ShironRedshift
Member
Casebook false dilemma. You're acting as if the only possible reason to continue playing a game is if one is still enjoying it, or else play would cease. However, these are clearly not the only two options. For instance, one can continue playing despite enjoyment having ceased to nonetheless be as informed about the game as possible and to see how it ends or in hope that at some point something changes, the game does become enjoyable again, regardless of whether that hope is actually ever fulfilled or not. If you refuse to accept that the possibilities you've presented are not the only ones then you're just living in a different reality, I'm sorry. That is to say, you can ignore these other possibilities as much as you like, but it doesn't stop them from existing. It just makes you delusional.How do you spin it as not?
That's like watching 20 Lord of the Rings movies and then claiming you actually don't like the genre/story.
And what's particularly insidious about this variant of the false dilemma, which I like to call the Skyrim argument since that's where I first saw it in mass is that it can be used to shut down any and all criticism about a game. Played too few hours? You haven't seen enough to criticize it and haven't given it a fair shake. Played too many? Well, you must have enjoyed it and therefore your criticisms are irrelevant. There's no happy medium that can't be disregarded like this. Of course, nonetheless it remains a false dilemma since it obscures alternate possibilities, including the most likely ones and therefore remains in very poor form.

> [WHAT THIS EXERCISE ASKS]:
1 – Decide whether each statement below agrees with the forum post on the false dilemma. Answer yes or no for each, and quote the words of the post that settle it.

(a) The post gives this variant of the false dilemma the name "the Skyrim argument."
(b) According to the post, someone who played too few hours can be told they haven't seen enough to criticize the game.
(c) The post says there is a happy medium that cannot be disregarded.
2 – Output everything in the forum post on the false dilemma from "ShironRedshift" down to "spin it as not?", with the wording unchanged.

> [RECORDED INFORMATION]:
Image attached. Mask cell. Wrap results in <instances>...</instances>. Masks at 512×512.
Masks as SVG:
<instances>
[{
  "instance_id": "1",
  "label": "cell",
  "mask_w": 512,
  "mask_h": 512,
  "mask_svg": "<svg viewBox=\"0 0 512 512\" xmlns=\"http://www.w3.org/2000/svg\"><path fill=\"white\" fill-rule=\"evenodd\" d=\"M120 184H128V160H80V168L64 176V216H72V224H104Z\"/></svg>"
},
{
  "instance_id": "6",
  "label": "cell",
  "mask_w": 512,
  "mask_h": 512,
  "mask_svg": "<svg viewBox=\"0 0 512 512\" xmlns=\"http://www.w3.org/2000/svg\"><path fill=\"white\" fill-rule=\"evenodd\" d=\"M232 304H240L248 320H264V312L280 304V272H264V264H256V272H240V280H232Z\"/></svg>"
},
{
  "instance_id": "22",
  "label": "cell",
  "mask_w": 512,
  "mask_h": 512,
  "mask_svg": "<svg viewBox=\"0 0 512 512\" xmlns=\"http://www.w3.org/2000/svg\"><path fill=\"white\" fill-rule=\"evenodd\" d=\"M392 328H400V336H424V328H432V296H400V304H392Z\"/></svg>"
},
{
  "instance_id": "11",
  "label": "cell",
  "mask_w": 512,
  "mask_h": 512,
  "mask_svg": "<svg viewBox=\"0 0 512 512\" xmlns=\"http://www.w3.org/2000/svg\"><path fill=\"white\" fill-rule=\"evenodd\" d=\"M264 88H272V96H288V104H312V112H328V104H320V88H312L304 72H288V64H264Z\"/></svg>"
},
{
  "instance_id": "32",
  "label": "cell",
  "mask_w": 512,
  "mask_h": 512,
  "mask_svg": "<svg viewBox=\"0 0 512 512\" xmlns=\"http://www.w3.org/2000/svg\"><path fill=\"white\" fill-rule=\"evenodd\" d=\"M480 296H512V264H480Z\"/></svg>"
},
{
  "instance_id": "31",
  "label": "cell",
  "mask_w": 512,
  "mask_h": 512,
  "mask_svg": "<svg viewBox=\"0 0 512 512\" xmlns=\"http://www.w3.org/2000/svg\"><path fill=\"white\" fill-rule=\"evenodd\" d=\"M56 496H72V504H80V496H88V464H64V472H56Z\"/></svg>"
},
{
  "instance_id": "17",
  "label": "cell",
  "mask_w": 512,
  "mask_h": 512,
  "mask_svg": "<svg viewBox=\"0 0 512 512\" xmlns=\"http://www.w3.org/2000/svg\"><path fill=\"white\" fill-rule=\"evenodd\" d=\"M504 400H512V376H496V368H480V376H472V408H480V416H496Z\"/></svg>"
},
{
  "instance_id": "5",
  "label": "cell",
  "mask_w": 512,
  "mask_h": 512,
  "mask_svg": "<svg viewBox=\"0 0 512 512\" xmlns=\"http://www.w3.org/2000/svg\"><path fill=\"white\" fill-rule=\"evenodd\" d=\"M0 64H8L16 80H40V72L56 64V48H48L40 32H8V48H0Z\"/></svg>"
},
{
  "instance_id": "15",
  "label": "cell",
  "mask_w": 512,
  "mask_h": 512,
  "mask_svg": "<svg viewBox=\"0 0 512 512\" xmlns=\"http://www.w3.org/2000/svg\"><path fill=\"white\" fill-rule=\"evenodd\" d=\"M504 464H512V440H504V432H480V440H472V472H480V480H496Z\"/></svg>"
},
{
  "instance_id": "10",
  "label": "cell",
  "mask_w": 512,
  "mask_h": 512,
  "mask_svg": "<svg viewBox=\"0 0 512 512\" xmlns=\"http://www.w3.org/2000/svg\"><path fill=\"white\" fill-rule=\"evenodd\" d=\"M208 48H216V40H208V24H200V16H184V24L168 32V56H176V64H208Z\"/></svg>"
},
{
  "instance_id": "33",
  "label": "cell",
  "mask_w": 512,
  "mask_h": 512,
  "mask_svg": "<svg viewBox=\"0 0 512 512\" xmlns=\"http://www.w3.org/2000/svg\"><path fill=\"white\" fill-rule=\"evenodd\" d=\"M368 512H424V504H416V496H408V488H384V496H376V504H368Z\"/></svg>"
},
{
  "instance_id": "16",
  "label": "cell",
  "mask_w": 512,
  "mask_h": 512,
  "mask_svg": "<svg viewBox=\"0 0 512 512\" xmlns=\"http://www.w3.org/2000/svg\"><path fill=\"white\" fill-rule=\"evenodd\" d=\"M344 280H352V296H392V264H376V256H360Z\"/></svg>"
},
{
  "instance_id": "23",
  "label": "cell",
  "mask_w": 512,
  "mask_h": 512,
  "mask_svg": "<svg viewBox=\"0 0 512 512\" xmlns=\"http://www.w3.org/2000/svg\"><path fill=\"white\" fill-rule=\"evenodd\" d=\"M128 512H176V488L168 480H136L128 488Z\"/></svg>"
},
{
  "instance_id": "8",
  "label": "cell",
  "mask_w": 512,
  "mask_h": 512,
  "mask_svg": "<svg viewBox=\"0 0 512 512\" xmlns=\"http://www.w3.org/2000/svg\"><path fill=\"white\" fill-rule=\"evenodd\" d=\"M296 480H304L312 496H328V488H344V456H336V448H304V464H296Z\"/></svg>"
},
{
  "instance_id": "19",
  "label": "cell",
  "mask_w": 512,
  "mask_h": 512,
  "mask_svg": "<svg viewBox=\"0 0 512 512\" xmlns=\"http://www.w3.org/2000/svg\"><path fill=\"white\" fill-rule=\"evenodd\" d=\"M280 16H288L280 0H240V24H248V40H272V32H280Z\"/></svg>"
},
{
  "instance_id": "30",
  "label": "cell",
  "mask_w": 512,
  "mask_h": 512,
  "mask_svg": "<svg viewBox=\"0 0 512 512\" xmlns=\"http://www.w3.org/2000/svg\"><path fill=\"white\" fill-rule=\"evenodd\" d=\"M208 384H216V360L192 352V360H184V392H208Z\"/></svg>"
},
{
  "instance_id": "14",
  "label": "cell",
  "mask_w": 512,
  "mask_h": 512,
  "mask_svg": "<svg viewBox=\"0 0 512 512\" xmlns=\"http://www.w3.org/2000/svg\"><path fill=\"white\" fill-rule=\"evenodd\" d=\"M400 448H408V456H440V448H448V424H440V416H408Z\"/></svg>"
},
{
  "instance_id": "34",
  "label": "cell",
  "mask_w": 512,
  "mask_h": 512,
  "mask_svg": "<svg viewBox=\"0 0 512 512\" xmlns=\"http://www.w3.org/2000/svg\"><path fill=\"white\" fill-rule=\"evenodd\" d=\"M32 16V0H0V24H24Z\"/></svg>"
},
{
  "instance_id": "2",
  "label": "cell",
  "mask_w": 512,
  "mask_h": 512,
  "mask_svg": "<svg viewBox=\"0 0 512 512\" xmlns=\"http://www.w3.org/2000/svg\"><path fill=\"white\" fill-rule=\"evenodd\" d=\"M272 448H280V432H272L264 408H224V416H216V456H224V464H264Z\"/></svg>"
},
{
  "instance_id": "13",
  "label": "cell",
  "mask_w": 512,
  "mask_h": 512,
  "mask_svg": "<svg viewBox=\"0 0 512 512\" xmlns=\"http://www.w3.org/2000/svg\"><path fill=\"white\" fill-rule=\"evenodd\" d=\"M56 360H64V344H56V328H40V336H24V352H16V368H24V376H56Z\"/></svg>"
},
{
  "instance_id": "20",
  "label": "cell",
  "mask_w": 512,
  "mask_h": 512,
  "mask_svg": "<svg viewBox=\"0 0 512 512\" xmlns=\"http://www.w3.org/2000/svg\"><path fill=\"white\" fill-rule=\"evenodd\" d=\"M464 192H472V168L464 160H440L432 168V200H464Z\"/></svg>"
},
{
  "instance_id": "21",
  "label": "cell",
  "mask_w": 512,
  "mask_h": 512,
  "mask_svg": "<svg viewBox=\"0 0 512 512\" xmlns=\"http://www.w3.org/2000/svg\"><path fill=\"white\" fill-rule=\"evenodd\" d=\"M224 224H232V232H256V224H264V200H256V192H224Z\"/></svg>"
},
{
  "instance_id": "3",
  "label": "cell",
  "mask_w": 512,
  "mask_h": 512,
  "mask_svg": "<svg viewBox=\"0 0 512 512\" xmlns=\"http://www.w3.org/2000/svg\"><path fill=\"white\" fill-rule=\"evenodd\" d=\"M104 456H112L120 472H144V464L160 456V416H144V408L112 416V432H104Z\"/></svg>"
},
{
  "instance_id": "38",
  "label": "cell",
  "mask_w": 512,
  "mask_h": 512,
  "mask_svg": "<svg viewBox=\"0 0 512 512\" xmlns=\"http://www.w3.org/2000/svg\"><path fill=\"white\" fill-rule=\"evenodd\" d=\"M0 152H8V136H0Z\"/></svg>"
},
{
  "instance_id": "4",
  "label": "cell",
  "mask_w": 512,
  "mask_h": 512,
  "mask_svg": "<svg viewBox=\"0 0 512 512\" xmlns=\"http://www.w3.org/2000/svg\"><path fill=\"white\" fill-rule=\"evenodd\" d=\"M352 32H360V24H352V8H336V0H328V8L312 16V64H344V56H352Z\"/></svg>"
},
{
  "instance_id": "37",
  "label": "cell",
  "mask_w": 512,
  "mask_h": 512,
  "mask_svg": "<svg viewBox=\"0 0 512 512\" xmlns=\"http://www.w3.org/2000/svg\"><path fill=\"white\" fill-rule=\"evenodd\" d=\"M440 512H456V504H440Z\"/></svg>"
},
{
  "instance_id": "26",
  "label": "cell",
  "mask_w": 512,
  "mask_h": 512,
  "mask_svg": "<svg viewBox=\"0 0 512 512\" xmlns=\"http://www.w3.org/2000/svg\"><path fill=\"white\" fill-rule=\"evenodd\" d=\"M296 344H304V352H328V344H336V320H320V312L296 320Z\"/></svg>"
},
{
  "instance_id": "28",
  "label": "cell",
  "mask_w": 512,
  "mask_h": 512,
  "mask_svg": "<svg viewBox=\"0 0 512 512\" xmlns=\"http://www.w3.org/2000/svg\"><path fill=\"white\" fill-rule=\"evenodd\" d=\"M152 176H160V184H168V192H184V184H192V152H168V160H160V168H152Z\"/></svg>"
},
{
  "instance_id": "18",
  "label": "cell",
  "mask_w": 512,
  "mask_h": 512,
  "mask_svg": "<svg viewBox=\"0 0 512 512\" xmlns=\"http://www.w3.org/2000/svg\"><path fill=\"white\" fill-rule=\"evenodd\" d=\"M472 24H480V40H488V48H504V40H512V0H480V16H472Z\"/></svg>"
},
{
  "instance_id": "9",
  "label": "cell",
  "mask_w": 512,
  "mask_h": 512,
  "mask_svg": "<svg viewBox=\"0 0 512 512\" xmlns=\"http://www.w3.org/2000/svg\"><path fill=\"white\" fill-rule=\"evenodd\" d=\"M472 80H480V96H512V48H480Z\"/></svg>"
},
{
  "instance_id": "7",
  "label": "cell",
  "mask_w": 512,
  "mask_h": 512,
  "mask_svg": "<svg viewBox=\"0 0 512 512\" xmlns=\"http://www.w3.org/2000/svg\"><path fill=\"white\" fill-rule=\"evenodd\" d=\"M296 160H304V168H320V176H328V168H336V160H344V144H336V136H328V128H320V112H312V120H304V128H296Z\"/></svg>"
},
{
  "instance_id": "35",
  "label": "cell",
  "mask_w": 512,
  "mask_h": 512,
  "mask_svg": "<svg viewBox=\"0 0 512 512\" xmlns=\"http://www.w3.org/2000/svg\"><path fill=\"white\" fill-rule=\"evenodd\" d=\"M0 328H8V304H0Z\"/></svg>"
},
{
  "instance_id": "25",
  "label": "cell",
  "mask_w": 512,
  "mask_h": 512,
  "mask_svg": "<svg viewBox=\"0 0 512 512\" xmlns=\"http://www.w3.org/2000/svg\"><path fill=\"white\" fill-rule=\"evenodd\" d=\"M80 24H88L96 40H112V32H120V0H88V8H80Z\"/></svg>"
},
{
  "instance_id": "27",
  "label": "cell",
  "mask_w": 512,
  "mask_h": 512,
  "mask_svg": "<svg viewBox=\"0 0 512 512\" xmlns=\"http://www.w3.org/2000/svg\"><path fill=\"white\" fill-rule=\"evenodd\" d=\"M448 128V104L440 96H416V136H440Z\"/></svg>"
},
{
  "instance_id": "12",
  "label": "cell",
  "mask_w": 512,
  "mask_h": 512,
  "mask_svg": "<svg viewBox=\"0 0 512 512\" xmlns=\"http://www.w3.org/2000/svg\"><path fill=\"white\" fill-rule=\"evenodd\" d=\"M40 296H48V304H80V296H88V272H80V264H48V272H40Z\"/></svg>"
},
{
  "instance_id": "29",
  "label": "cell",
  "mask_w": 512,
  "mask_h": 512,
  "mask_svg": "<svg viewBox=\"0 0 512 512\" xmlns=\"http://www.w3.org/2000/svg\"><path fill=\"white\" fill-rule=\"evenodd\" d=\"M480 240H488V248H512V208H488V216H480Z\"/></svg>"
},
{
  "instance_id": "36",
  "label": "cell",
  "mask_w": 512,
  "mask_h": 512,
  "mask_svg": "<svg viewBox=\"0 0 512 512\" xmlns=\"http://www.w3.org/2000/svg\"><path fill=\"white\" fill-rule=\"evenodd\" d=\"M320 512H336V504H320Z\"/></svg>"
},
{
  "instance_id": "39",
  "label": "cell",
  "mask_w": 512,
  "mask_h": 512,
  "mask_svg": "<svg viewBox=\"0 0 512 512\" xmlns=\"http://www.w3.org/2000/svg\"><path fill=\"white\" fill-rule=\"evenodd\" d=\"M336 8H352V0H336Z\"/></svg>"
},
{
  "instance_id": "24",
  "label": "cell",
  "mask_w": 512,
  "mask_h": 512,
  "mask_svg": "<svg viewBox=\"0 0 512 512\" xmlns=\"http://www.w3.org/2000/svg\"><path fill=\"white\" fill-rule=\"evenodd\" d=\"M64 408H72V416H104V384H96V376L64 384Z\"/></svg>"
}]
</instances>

> [ANSWERS PROVIDED]:
1 –
(a) Yes: "which I like to call the Skyrim argument"
(b) Yes: "Played too few hours? You haven't seen enough to criticize it and haven't given it a fair shake."
(c) No: "There's no happy medium that can't be disregarded like this."

2 –
ShironRedshift
Member
Casebook false dilemma. You're acting as if the only possible reason to continue playing a game is if one is still enjoying it, or else play would cease. However, these are clearly not the only two options. For instance, one can continue playing despite enjoyment having ceased to nonetheless be as informed about the game as possible and to see how it ends or in hope that at some point something changes, the game does become enjoyable again, regardless of whether that hope is actually ever fulfilled or not. If you refuse to accept that the possibilities you've presented are not the only ones then you're just living in a different reality, I'm sorry. That is to say, you can ignore these other possibilities as much as you like, but it doesn't stop them from existing. It just makes you delusional.How do you spin it as not?